I'm switching from Ollama to Unsloth API using the same code as Ollama (I just changed the port from 11434 to 8888). So I am using the Open-AI compatible format.
(Edit: I'm running Unsloth Studio on windows 10)
Completion:
When I ask a question to the chat completion endpoint, the API stops streaming after a while (let's say around 500 tokens), as if the connection was lost. If I switch to ollama's port it works without problem.
Offgrid:
Also, I've tried connecting OffGrid Android App to Unsloth API: I cannot get the thinking and tools working, and the App cannot list models (only the loaded one).
Context Length error:
Unsloth API seems to refuse generating a completion is the query exceeds the context length.
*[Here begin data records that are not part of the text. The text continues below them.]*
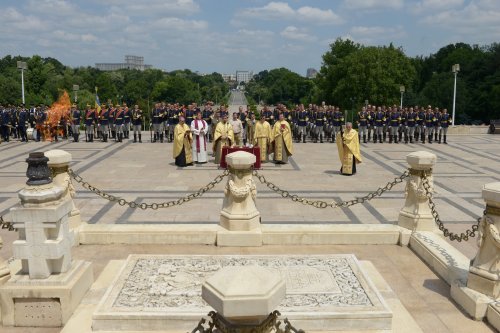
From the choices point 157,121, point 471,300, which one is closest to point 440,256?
point 471,300

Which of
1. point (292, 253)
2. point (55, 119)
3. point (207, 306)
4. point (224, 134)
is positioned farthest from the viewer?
point (55, 119)

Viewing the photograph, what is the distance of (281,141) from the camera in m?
17.8

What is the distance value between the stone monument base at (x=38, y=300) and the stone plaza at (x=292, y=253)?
0.30 ft

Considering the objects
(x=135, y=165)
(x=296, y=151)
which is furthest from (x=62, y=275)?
(x=296, y=151)

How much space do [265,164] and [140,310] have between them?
12.9m

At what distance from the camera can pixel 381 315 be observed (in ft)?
17.3

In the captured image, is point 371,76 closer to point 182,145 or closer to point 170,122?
point 170,122

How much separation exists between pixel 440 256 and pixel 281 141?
36.2ft

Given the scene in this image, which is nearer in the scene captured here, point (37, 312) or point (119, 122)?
point (37, 312)

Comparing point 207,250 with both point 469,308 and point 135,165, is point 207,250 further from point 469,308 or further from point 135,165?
point 135,165

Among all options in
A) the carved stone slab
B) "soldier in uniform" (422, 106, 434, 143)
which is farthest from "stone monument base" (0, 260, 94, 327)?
"soldier in uniform" (422, 106, 434, 143)

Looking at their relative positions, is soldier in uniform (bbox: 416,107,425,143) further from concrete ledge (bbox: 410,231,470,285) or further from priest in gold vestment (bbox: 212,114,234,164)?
concrete ledge (bbox: 410,231,470,285)

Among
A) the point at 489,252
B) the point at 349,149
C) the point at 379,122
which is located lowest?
the point at 489,252

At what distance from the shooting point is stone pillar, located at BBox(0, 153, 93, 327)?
5.41 metres
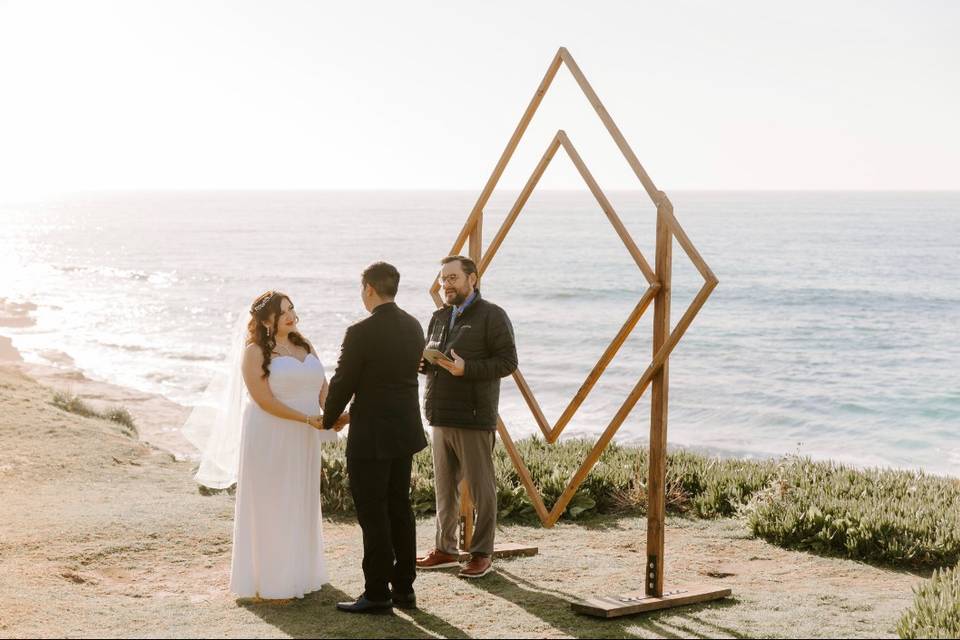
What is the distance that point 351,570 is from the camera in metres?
7.64

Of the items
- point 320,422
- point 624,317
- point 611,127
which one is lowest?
point 320,422

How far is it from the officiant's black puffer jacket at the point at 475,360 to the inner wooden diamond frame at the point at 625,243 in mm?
337

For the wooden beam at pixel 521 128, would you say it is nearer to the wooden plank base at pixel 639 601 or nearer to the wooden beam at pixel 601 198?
the wooden beam at pixel 601 198

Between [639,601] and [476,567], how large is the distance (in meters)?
1.25

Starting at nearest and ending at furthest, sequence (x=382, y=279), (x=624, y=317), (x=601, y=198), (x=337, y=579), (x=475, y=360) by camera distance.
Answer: (x=382, y=279) → (x=475, y=360) → (x=601, y=198) → (x=337, y=579) → (x=624, y=317)

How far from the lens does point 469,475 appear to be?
7184 millimetres

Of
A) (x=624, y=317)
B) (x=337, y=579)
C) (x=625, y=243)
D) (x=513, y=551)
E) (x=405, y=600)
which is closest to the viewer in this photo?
(x=405, y=600)

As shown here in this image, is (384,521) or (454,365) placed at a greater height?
(454,365)

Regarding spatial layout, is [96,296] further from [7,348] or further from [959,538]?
[959,538]

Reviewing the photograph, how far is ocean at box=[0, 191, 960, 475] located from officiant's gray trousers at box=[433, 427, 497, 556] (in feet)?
48.5

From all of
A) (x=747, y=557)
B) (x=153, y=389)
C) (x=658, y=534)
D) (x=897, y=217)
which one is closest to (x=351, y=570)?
(x=658, y=534)

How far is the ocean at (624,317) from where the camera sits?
26203 millimetres

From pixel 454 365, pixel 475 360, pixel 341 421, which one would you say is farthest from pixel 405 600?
pixel 475 360

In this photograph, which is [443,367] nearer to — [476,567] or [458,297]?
[458,297]
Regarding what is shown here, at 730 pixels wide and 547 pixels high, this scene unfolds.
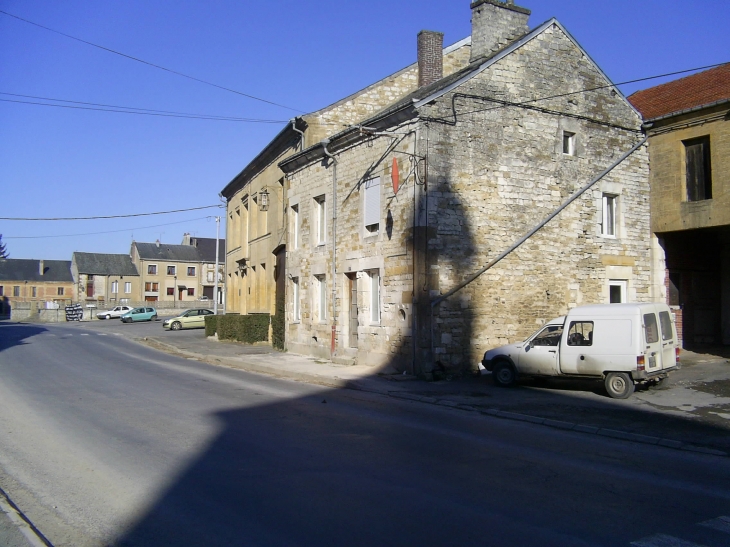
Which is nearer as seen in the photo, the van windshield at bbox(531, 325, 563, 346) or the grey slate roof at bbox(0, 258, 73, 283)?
the van windshield at bbox(531, 325, 563, 346)

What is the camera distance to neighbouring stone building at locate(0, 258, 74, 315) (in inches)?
3369

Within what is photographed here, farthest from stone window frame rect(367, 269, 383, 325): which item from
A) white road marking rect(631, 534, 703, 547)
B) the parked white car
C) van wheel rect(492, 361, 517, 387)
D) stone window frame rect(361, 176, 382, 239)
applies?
the parked white car

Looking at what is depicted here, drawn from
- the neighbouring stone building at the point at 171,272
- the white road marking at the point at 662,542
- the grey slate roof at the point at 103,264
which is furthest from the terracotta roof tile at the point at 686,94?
the grey slate roof at the point at 103,264

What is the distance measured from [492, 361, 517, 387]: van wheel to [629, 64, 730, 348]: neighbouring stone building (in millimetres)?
7828

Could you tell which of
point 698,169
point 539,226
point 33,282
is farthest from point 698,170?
point 33,282

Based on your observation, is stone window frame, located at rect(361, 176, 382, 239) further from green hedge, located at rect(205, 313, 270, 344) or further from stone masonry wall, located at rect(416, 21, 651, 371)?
green hedge, located at rect(205, 313, 270, 344)

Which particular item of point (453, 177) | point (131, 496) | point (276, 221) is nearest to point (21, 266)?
point (276, 221)

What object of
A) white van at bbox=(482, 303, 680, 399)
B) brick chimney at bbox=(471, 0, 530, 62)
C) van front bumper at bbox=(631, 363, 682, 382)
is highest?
brick chimney at bbox=(471, 0, 530, 62)

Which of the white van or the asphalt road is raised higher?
the white van

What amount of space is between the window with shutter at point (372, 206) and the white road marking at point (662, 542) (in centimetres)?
1283

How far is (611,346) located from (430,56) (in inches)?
530

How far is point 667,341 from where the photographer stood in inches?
488

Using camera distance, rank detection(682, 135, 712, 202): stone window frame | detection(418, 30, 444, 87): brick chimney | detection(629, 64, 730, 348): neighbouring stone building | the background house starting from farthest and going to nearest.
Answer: the background house < detection(418, 30, 444, 87): brick chimney < detection(682, 135, 712, 202): stone window frame < detection(629, 64, 730, 348): neighbouring stone building

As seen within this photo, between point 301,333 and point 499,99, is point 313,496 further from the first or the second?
point 301,333
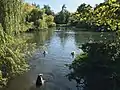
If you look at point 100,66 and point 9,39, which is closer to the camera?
point 100,66

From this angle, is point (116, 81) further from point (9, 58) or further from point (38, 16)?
point (38, 16)

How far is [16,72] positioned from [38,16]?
178 ft

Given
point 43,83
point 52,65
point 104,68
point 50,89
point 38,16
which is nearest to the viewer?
point 104,68

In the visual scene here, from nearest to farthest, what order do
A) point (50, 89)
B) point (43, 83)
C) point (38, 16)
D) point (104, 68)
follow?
point (104, 68) < point (50, 89) < point (43, 83) < point (38, 16)

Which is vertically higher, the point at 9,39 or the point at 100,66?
the point at 9,39

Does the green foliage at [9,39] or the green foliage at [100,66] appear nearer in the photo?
the green foliage at [100,66]

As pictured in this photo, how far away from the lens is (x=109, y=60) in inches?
477

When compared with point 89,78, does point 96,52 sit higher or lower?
higher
I was expecting it to only care about the tokens that fit into it's context and disregard tokens that are out of context?
Claude Remarks about the API: > What's been awkward about Unsloth Studio usage returns 0 — token counts unavailable. The "tokens/sec" column on /ai-performance is dead weight. No native JSON mode — we prompt-engineer it; works but flaky on long extractions. No per-stage timings in the response — exactly the thing you just asked for. Ollama reports prompt_eval_duration, eval_duration, load_duration natively in every response. Unsloth returns nothing. Reasoning spills into content — we hard-disabled it. No clean separate channel. One model resident at a time — /v1/load swaps. Can't keep gemma + a smaller text-only model warm side-by-side. Auth + extra config — fine but adds friction.
I'm not sure if I'm doing anything wrong, or is anyone having a similar experience here?